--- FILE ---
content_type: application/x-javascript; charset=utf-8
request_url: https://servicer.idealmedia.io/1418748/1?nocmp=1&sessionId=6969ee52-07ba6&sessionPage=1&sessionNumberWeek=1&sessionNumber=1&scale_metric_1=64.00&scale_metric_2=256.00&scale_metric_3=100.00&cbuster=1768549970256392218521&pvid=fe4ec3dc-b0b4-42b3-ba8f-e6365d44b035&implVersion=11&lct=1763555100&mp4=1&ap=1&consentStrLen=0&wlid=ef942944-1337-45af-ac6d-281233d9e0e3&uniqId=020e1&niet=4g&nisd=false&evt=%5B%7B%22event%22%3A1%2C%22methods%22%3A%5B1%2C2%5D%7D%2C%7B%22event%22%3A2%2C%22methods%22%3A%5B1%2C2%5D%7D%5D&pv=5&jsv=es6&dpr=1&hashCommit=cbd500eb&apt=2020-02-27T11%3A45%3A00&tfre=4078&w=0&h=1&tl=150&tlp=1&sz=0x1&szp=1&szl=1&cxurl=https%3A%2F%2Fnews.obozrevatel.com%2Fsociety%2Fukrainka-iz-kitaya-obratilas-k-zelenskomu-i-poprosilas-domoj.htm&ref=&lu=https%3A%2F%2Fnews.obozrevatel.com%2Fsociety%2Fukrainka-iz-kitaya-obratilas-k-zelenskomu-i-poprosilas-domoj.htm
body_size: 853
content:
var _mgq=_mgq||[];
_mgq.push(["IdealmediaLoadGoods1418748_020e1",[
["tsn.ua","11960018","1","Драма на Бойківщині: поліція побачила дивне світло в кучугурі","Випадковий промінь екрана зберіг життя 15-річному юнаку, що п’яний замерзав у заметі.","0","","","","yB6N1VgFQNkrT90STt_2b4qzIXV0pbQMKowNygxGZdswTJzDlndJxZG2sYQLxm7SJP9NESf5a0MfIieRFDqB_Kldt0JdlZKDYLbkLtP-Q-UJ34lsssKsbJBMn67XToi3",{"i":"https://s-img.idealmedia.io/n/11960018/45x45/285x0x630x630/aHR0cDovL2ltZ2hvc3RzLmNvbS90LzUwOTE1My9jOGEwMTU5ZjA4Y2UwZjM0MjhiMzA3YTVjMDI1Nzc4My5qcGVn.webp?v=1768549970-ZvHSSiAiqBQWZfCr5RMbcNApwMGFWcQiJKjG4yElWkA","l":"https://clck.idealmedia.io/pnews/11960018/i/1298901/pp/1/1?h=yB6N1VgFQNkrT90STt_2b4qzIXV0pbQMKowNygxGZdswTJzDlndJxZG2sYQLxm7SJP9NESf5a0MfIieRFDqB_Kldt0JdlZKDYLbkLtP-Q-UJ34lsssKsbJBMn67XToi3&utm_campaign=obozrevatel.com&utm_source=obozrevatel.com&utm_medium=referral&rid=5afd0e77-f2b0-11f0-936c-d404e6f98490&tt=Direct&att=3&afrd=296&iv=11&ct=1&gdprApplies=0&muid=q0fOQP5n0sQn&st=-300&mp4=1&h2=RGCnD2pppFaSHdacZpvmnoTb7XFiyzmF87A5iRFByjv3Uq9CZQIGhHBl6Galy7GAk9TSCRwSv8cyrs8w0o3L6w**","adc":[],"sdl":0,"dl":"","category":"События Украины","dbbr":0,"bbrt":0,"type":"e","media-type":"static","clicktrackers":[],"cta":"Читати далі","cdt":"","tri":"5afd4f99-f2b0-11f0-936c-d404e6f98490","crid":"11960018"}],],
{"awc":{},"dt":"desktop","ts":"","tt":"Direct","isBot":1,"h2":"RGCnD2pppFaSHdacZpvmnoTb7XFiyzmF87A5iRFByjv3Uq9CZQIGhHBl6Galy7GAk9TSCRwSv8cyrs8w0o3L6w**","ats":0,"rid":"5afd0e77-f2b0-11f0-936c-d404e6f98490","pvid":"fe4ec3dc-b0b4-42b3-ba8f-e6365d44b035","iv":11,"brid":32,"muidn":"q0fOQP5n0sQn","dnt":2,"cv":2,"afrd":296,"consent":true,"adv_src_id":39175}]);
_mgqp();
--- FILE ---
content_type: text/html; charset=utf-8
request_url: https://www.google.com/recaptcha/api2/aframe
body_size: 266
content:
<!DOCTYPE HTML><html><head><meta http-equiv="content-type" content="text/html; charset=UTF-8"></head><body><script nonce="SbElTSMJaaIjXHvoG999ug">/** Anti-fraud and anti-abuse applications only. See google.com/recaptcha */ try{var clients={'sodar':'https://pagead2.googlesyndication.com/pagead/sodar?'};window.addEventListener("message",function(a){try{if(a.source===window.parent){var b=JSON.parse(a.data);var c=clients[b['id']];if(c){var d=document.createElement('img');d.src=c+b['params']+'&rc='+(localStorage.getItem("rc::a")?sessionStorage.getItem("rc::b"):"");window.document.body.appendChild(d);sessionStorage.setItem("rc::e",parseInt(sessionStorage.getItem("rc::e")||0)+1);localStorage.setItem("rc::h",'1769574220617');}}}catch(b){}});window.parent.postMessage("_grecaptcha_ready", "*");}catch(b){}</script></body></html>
----------
> [Task instructions]: Collect from the data above every line that includes "text".

> [Exercise output]:
content_type: text/html; charset=utf-8
<!DOCTYPE HTML><html><head><meta http-equiv="content-type" content="text/html; charset=UTF-8"></head><body><script nonce="SbElTSMJaaIjXHvoG999ug">/** Anti-fraud and anti-abuse applications only. See google.com/recaptcha */ try{var clients={'sodar':'https://pagead2.googlesyndication.com/pagead/sodar?'};window.addEventListener("message",function(a){try{if(a.source===window.parent){var b=JSON.parse(a.data);var c=clients[b['id']];if(c){var d=document.createElement('img');d.src=c+b['params']+'&rc='+(localStorage.getItem("rc::a")?sessionStorage.getItem("rc::b"):"");window.document.body.appendChild(d);sessionStorage.setItem("rc::e",parseInt(sessionStorage.getItem("rc::e")||0)+1);localStorage.setItem("rc::h",'1769574220617');}}}catch(b){}});window.parent.postMessage("_grecaptcha_ready", "*");}catch(b){}</script></body></html>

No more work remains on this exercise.